+++ RECORD EXTRACTS
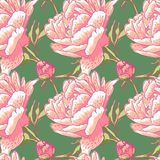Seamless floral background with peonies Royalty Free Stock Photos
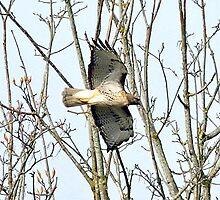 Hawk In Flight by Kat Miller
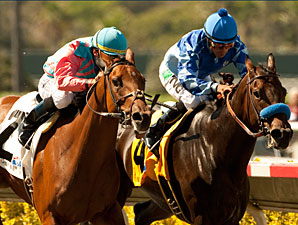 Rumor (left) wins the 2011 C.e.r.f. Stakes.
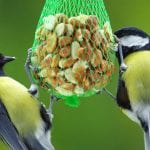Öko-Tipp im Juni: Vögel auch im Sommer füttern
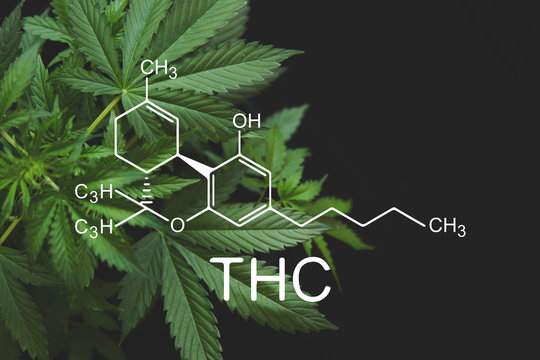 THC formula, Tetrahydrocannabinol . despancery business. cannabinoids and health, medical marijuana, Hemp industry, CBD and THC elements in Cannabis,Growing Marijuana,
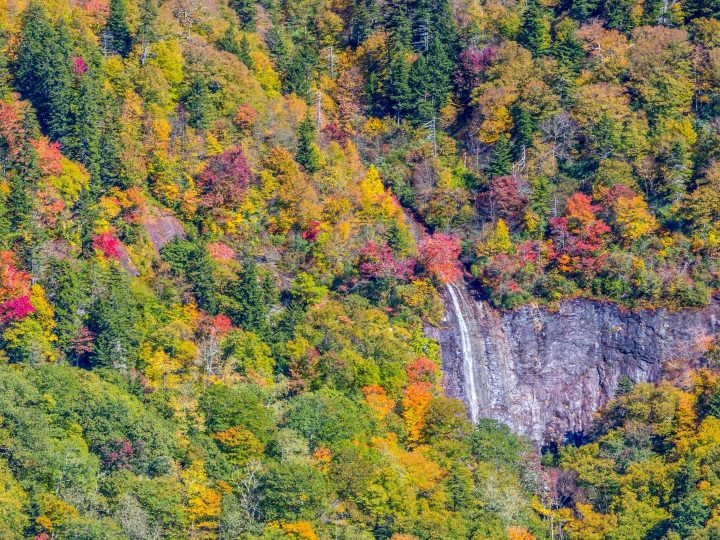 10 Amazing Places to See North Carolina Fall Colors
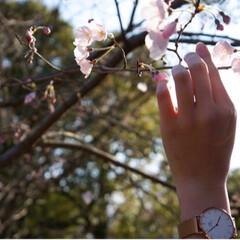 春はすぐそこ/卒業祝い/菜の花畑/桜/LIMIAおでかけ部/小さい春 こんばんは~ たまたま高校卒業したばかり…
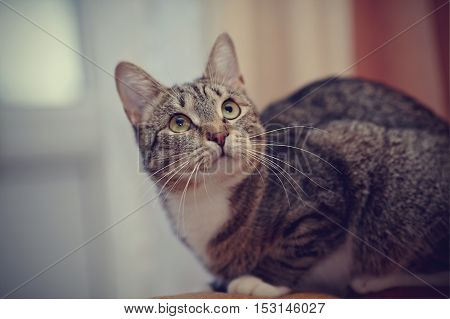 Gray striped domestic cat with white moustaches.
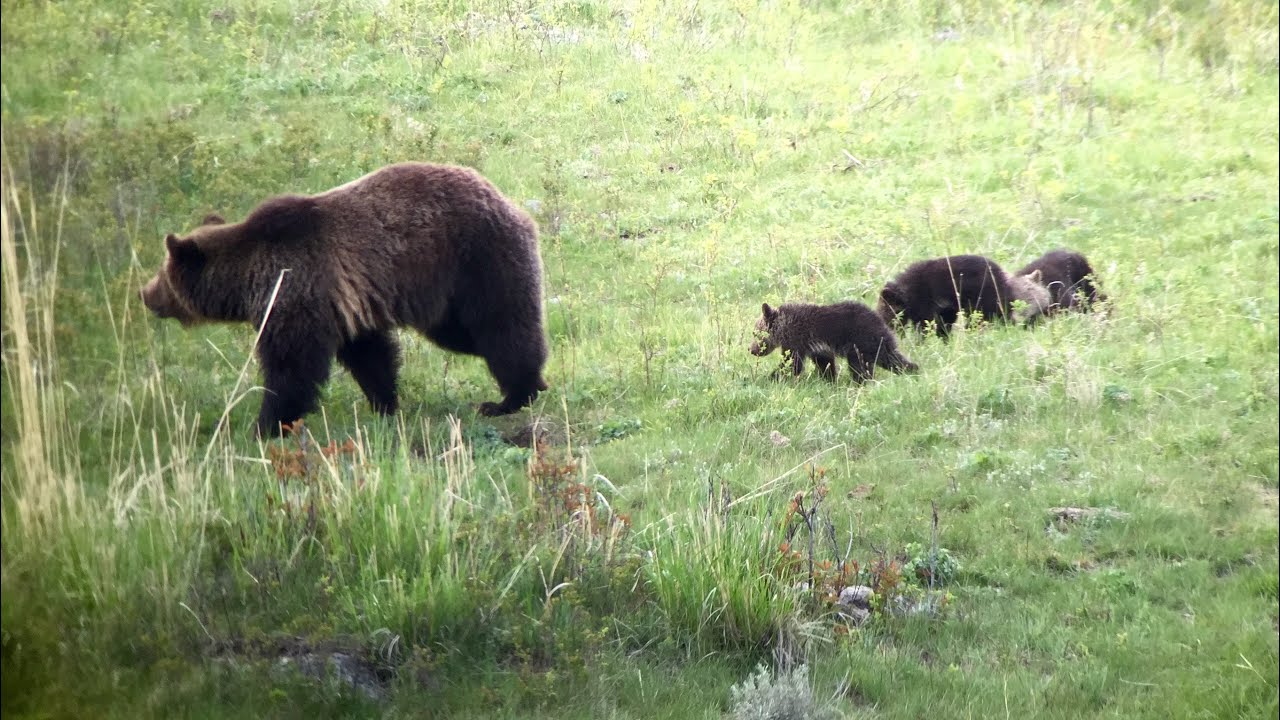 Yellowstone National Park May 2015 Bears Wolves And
++++++
+++ RECORD EXTRACTS
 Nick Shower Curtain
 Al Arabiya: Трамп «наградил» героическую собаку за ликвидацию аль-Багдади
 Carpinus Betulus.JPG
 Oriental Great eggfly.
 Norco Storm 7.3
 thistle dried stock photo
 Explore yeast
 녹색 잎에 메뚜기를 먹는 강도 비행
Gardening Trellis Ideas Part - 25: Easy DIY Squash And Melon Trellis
++++++
WORK TASK:
Go through the listing above and write out exactly the lines starting with the one holding "녹색 잎에 메뚜기를 먹는 강도 비행" and running through the one holding "Gardening Trellis Ideas", ends included, and no others.

RESULT:
 녹색 잎에 메뚜기를 먹는 강도 비행
Gardening Trellis Ideas Part - 25: Easy DIY Squash And Melon Trellis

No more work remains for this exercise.